動画・映像制作用語辞典 | 名古屋映像制作研究室
単焦点レンズ
「単焦点レンズ」とは、レンズが一つの焦点距離しか持たないことを表しています。ズームレンズのように焦点距離を自由に変えることができず、固定された一つの焦点距離でしか撮影できません。
「焦点距離が一定」という言葉から、カメラと被写体との距離が一定である必要があると勘違いしそうですが、距離が一定なのは、レンズとカメラ内部のセンサーまでの距離です。

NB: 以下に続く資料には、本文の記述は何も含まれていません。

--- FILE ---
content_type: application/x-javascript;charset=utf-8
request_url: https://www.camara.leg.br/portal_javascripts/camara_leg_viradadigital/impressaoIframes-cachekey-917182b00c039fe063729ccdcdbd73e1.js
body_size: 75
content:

ズームレンズとは違いレンズが動かないため、画角も一定となりますから、必要な構図のためには被写体との距離を調整する必要があり、カメラを移動することになります。あるいは、焦点距離(画角)が異なる、他の単焦点レンズに交換します。
単焦点レンズの種類は、35mm、50mm、85mmなど、焦点距離によって言い表されるため、カメラマンはmmを距離としてではなく、画角の角度としてイメージしています。
余談ですが、白内障の人が手術をして水晶体を人工のレンズに替える時に入れるレンズには、多焦点レンズ、二焦点レンズ、単焦点レンズという種類があります。人間の目にはズーム機能がありますが、これらはすべて焦点距離が一定のレンズです。私は多焦点レンズを入れています。
焦点距離の長さによって映る範囲(画角)が変わる
焦点距離が短いレンズ
広角レンズと呼ばれ、広い範囲を写すことができます。
焦点距離が長いレンズ
望遠レンズと呼ばれ、狭い範囲を大きく写すことができます。
単焦点レンズの構造と開放F値の関係
レンズ構成のシンプルさ
ズームレンズのように複数のレンズを組み合わせて焦点距離を変化させる必要がないため、レンズの枚数が少なく済みます。レンズの枚数が少ないほど、光を通す妨げとなるものが少なく、より多くの光を取り込むことができます。結果、光学的な歪みや収差が少なく、よりクリアでシャープな画像が得られます。
設計の自由度
焦点距離が固定されているため、レンズの設計に自由度があります。より多くの光を集めるように最適化された設計にすることで、開放F値を大きくすることができます。F1.4やF1.8など、開放F値が明るいレンズが多く、背景をぼかして被写体を際立たせる美しいボケ味が得られます。
単焦点レンズが高価なわけ
単焦点レンズは、特定の焦点距離に特化することで、色収差や歪曲収差を極限まで抑えた光学設計が可能になりますが、この設計を実現するには、蛍石レンズや非球面レンズといった高価な特殊ガラス素材が不可欠です。また、レンズの研磨やコーティング、そして組み合わせる際の高い製造精度が求められ、熟練した技術と高価な設備が必要となります。
特にF値が小さい(明るい)単焦点レンズは、光を多く取り込むためにレンズの口径が大きくなり、素材費や製造費が増します。さらに、光の反射を抑える多層膜コーティングや、プロ仕様の防塵防滴構造、堅牢な鏡筒などもコストを押し上げます。開発に投じられる莫大な研究開発費や、ズームレンズに比べて少ない生産量も、単焦点レンズが高額になる理由です。これらの複合的な要因が、その価格に反映されています。

【関連用語】
1. ズームレンズ
焦点距離を連続的に変化させ、撮影範囲を拡大・縮小できるレンズのこと。一つのレンズで様々な画角に対応できるのが特徴。望遠レンズと広角レンズの両方の機能を兼ね備えているため、様々なシーンで活躍します。
2. 被写界深度
写真の中でピントが合っているように見える範囲のこと。絞り値やレンズの焦点距離、撮影距離によって変化します。浅い被写界深度では背景がぼけやすく、深い被写界深度では手前から奥までピントが合います。
3. 画角
レンズを通して見える範囲の広さを表す角度。広角レンズは広い範囲を、望遠レンズは狭い範囲を捉えます。画角によって写真の印象は大きく変わります。
4. 構図
写真全体のバランスや見た目の印象を決める要素。被写体の配置、線の流れ、余白の取り方など、様々な要素が組み合わさって構図が形成されます。
5. フレーム
写真の中に現れるすべての要素を囲む境界線のこと。写真全体の印象を大きく左右する要素で、被写体を際立たせたり、奥行き感を出すなど、様々な効果を生み出すことができます。